→ Text shown:
══════════════════════════════
According to the report, Heartland's primary competitors had the following
market share at such time: traditional hard-wire cable systems - 87%; DTH/DBS -
9.8%; and SMATV - 1.6%. Wireless cable or MMDS service providers had a 1.5%
share of national MVPD subscribers.

         In addition to the above services, premium movie services offered by
Heartland also have encountered significant competition from the video cassette
industry, which provides feature films similar to those distributed by Heartland
on premium channels and through pay-per-view services. The FCC estimates that
88% of U.S. television households have a video cassette recorder. Finally, local
off-air VHF/UHF broadcast television stations (such as ABC, NBC, CBS and Fox)
continue to be a primary source of video programming for the public, and 


                                       61
<PAGE>   77

the FCC estimates that 23% of all television households receive television
programming entirely through off-air reception.

         b. Subscription Video Technologies.

         New and advanced technologies for the subscription television industry,
such as digital compression, fiber optic networks, DBS transmission, video
dialtone, and LMDS are in various stages of development of commercial
deployment. These technologies are being developed and supported by entities,
such as hard-wire cable companies and Regional Bell Operating Companies
("RBOCs"), that have significantly greater financial and other resources that
Heartland. These new technologies could have a material adverse effect on the
demand for MMDS subscription television services. There can be no assurance that
Heartland will be able to compete successfully with existing competitors or new
entrants in the market for subscription television services.
══════════════════════════════
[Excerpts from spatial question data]
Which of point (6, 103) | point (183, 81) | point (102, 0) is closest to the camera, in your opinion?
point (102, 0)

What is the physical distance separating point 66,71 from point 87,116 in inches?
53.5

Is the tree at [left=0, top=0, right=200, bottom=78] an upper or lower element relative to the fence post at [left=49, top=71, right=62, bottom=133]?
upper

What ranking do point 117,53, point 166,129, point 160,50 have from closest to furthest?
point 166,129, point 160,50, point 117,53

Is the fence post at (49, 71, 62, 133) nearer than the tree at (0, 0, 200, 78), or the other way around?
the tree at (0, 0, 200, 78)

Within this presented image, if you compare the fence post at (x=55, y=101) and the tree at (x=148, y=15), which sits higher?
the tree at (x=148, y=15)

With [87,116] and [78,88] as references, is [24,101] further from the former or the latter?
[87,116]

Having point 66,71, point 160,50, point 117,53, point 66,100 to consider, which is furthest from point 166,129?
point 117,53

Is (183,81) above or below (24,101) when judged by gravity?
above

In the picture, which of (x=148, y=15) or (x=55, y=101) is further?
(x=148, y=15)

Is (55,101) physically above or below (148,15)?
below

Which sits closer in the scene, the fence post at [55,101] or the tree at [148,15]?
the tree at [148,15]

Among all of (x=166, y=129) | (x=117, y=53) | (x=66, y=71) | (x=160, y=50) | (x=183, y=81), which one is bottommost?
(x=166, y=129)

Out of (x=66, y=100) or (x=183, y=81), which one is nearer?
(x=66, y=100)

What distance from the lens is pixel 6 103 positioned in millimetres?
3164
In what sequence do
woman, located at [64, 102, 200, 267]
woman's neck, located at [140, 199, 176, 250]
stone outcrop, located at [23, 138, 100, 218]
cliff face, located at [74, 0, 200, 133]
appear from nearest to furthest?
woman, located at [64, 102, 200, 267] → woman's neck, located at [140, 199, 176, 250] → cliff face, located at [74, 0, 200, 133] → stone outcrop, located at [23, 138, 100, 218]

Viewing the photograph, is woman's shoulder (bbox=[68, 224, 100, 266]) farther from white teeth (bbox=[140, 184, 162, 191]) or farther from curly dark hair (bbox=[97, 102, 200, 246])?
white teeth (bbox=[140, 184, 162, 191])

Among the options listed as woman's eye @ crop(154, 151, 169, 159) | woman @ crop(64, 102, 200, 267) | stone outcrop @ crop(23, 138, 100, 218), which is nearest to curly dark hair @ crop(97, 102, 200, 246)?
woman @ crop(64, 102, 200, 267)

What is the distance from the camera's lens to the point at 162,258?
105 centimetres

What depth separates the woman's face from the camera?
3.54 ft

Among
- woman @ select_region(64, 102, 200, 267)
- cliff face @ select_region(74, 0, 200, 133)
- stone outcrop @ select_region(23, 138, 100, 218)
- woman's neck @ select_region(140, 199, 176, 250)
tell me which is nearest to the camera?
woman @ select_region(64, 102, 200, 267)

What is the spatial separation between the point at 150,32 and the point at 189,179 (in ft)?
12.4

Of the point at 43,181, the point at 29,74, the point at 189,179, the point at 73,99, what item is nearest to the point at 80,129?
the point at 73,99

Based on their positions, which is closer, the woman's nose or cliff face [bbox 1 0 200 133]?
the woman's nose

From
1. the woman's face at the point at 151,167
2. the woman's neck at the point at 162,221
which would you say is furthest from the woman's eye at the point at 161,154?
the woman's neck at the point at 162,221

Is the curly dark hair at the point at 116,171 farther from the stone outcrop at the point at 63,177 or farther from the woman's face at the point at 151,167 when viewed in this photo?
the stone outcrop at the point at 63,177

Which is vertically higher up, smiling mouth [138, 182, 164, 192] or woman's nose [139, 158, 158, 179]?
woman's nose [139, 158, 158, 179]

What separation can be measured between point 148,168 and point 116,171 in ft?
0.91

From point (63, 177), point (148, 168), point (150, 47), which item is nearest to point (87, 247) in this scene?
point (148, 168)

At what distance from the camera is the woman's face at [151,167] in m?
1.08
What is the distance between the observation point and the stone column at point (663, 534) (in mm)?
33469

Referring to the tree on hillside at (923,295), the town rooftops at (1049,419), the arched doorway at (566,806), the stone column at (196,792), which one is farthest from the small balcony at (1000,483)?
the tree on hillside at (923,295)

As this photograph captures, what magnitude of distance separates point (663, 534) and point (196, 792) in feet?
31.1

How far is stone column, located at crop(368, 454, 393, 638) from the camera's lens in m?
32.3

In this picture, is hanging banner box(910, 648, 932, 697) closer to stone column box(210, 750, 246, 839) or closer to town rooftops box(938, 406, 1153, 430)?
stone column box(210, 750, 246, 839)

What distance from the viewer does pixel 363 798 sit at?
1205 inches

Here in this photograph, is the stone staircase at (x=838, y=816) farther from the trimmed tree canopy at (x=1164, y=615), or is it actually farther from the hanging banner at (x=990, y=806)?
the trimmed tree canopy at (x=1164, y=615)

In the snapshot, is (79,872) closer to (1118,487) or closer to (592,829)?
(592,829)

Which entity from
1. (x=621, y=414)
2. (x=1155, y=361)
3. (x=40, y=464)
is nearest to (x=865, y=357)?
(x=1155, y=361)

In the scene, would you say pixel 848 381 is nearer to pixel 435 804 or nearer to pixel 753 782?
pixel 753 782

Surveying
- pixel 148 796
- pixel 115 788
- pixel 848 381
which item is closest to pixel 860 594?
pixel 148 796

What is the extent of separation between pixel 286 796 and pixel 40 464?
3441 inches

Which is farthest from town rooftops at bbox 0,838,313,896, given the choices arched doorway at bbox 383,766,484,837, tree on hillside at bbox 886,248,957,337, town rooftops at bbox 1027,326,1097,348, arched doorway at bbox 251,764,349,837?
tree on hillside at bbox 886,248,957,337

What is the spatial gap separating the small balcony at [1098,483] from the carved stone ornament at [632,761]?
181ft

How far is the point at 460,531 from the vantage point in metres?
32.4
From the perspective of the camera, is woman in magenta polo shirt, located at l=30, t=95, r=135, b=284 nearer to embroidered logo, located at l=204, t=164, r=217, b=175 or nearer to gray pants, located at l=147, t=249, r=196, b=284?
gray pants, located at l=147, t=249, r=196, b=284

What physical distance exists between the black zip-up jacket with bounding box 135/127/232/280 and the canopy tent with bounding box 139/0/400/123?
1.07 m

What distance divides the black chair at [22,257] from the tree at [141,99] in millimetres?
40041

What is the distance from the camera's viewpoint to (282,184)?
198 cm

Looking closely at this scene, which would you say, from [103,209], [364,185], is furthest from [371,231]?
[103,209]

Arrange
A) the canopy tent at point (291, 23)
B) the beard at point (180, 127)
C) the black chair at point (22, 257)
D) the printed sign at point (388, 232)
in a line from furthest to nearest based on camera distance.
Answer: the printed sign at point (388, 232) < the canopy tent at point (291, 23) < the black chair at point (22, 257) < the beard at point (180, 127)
══════════════════════════════
→ Goals:
A. Using the text on Heartland's competition, decide whether each statement agrees with it. (i) Traditional hard-wire cable systems held an 87% market share. (ii) The FCC estimates that 88% of television households get their programming entirely through off-air reception. (iii) Premium movie services offered by Heartland have faced significant competition from the video cassette industry.
B. Copy part of the text on Heartland's competition word for word. Begin at the words "continue to be" and stop after "Subscription Video Technologies.".

→ Responses for each task:
A.
(i) Yes: "traditional hard-wire cable systems - 87%"
(ii) No: "the FCC estimates that 23% of all television households receive television programming entirely through off-air reception"
(iii) Yes: "premium movie services offered by Heartland also have encountered significant competition from the video cassette industry"

B.
continue to be a primary source of video programming for the public, and 


                                       61
<PAGE>   77

the FCC estimates that 23% of all television households receive television
programming entirely through off-air reception.

         b. Subscription Video Technologies.